Unsung China ETF Struts Its Stuff

ETF Trends

Last year, investors witnessed a dichotomy of sorts with China exchange traded funds. The largest China ETF, the iShares China Large-Cap ETF (FXI) outperformed some major diversified emerging markets ETFs, but still lost 2.2% on the year.

Along the way, FXI and other traditional, large cap-focused China ETFs were handily outpaced by a less heralded group of funds. Those ETFs had a few key traits in common. Namely scant if any weight to Chinese bank and large allocations to Internet stocks. [A Good Year for Some China ETFs]

That scenario is replaying itself again in early 2014 with another oft-overlooked China ETF looking poised to emerge as one of the group’s top performers: The KraneShares CSI China Five Year Plan ETF (KFYP) . Forget being overshadowed by FXI. Most China ETFs are, but KFYP is also overshadowed by its stablemate, the KraneShares CSI China Internet Fund (KWEB) .

That is understandable as KWEB is a dedicated China Internet ETF and one that has rewarded investors with a 45% gain since Aug. 1, 2013. KWEB hit a new all-time high Friday on nearly triple the average daily volume. [Mobile Gaming Boosts China Internet ETFs]

KFYP is lightly traded, but that should not paint a negative picture of the ETF. Not when it gained almost 7% last month while FXI was up less than 5% over the same time.
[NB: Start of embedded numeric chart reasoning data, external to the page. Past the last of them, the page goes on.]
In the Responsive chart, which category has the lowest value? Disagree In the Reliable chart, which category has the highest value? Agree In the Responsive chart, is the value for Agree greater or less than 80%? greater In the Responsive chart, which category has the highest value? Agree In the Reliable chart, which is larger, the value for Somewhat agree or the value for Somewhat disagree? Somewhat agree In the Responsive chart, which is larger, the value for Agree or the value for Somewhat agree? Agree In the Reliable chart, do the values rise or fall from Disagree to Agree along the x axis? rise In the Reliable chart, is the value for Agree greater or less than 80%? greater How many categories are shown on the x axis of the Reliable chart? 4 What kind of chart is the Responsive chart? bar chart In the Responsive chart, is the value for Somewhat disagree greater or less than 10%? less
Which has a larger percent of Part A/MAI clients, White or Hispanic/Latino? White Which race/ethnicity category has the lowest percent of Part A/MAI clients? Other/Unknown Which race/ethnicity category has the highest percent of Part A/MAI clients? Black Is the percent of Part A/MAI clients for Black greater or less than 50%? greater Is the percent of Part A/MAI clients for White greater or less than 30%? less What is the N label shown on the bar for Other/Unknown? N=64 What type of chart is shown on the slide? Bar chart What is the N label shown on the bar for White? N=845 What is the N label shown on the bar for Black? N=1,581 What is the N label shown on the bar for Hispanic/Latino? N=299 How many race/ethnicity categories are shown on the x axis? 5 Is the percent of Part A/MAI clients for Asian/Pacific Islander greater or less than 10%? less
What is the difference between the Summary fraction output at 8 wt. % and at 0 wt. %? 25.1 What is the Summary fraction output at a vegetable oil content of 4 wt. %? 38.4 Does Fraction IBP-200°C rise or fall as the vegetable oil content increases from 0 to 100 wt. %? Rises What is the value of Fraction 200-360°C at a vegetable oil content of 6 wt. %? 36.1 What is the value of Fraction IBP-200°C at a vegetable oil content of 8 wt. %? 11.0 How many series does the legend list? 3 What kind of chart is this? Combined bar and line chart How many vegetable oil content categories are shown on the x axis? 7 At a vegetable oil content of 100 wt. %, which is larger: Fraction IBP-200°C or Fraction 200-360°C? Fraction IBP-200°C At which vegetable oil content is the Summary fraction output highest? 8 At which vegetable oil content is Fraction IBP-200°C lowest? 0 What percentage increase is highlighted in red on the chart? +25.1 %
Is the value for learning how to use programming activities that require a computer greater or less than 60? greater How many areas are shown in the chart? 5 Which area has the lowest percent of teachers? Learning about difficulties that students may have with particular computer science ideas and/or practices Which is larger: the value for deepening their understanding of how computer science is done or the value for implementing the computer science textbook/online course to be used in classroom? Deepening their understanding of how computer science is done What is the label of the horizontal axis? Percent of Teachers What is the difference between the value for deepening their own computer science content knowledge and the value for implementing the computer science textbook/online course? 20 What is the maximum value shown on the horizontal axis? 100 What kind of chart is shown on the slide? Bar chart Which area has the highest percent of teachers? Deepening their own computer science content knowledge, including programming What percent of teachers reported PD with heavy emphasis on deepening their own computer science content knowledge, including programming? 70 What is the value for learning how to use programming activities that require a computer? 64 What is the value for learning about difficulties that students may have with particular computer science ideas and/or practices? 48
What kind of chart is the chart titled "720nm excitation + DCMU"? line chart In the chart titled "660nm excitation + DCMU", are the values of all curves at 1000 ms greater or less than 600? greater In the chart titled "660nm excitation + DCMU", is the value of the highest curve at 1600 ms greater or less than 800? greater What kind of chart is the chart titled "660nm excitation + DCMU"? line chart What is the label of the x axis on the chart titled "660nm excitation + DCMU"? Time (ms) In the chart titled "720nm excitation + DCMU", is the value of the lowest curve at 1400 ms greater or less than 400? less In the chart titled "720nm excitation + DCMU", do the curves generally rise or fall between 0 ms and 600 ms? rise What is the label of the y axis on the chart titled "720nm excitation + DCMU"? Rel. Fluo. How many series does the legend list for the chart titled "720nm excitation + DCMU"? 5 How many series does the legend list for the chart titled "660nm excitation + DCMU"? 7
Since debuting in late July 2013, KFYP is up more than 30%. FXI is up less than 1% since KFYP came to market.

KFYP holds companies in targeted sectors of China’s 12th Five-Year Plan, including technology, domestic consumption, clean energy, industrial and healthcare. The Twelfth Five Year Plan (2011-2015) focuses on increasing domestic consumption, modernizing agriculture through mechanization and improvement of agricultural service businesses; encouraging stable urbanization; promoting energy saving and environmental protection; and encouraging domestic technological innovation. [Quirky New China ETF]

KFYP is not a pure play Internet ETF in the same vein as KWEB, but that does not mean the former skimps on Chinese web names. The opposite is true as technology and consumer discretionary names combine for over 54% of the ETF’s sector weight while Tencent Holdings and Baidu (BIDU) combine for a third of the fund’s weight.

KWEB and KFYP share five of the same top-10 holdings, though with different allocations. Also noteworthy is what KFYP does not have exposure to: Chinese banks. The ETF does not devote any of its weight to the financial services sector.

Although KFYP, which charges 0.68% per year, is not heavily traded, the fund rarely trades at excessive premiums or discounts to its net asset value. Most of the premiums or discounts to NAV seen by KFYP are no more than 0.5%, according to issuer data.